For a good long while after he does, he just stares. At the wall- well, not at the wall; the TV and the ornaments and the empty space where his family photos would be are all in the way, and the space behind it leaves an imprint on his mind faint as a fingerprint in sand, but - the wall is there. He stares at the wall.
His body hurts- raising the phone makes his hands shake. He opens his contacts to the one labelled Boris Johnson.
Changes it, with a sneer, to Big Dog.
Then again, after a second, to Bad Dog.
Pathetic. His brain pipes up, that’s the best you can do? Bad Dog? Fucking idiot, no wonder you’re in this mess. No wonder no one respects you. Fucking pointless, useless waste of space, no wonder it’s so easy to lie-
He hurls his phone across the room- it smashes against the wall
“Fuck!” he yells. And immediately regrets yelling. He’d used up all his energy on one measly phone call when he had 20 other missed ones and 30 other texts. Useless. Stupid. Why did you ever believe him?
He’s too tired to laugh. He’s too tired to cry. He’s too tired to even crawl across the room and collect the broken pieces of the phone and put them back together the way he did the last time he really lost his fucking temper. He can’t even wipe the tears of his face as they drip, drip, drip against his hands.
It’s the little things , in the end, that always seem to get to him.
He slumps to the side, too tired to move the duvet so his feet aren't cold or even turn the TV off. He slumps to the side on the sofa he’s been sleeping on for three straight days now and just-
goes.
The next thing he’s aware of is banging at the door. He pushes himself upright- the sun is streaming through the windows, illuminating the mess around him with a hazy, pale light. He can’t remember sleeping. But he must have.

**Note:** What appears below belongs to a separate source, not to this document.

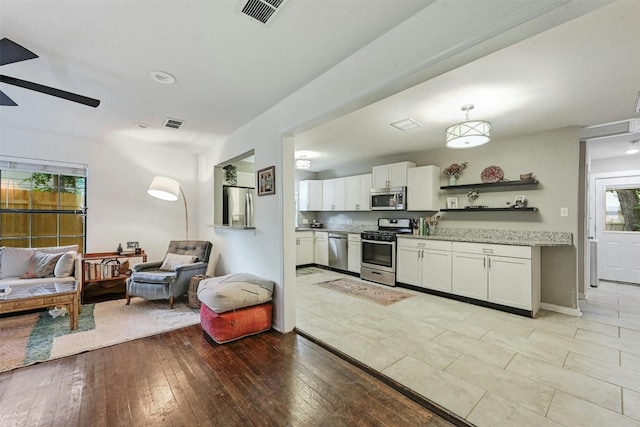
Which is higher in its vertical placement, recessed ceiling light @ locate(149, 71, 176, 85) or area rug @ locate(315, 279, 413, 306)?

“Lloegr! England! Open up right now or I’ll- well I won’t kick the door in- I’m not Scotland- but I’ll give you a bloody stern talking to and make no mistake.”

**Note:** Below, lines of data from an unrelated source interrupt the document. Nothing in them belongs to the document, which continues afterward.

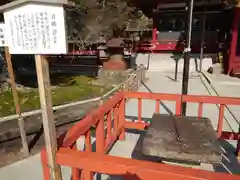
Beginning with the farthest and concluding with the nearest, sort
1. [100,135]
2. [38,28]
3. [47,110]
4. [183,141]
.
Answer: [100,135] < [183,141] < [47,110] < [38,28]

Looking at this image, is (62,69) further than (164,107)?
Yes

More banging. Quietly, like gas slowly bubbling to the surface of a bog a thought bursts to the front of England's mind. That thought is: fuck .
“Oh for goodness sake let me in! I know where your spare key is boyo! Oh you moved it? Well you’re a creature of habit if ever I met one, so I’m just going to keep turning over pots until I find it-”
A shudder ripples along his body and he looks in panic at the room- at the everything wrong with it- take away containers, empty cans and whiskey bottles and his duvet and pillow, fuck! -
“Ah, there it is, the ugly lion's head pot. Right, I’ll remember that- now if I come in there and you’ve turned yourself into a flamingo again I reserve the right to- Jesus fuck Lloegr!”
England- and his brain must be running slow because he hasn’t even moved - looks up into his brother's face for the first time in two years. Processes the horrified look as he survives the trash heap, and short circuits.
“Morning Wales,” he says, barely managing to keep his voice together, “Lovely weather we’re having today, aren't we?”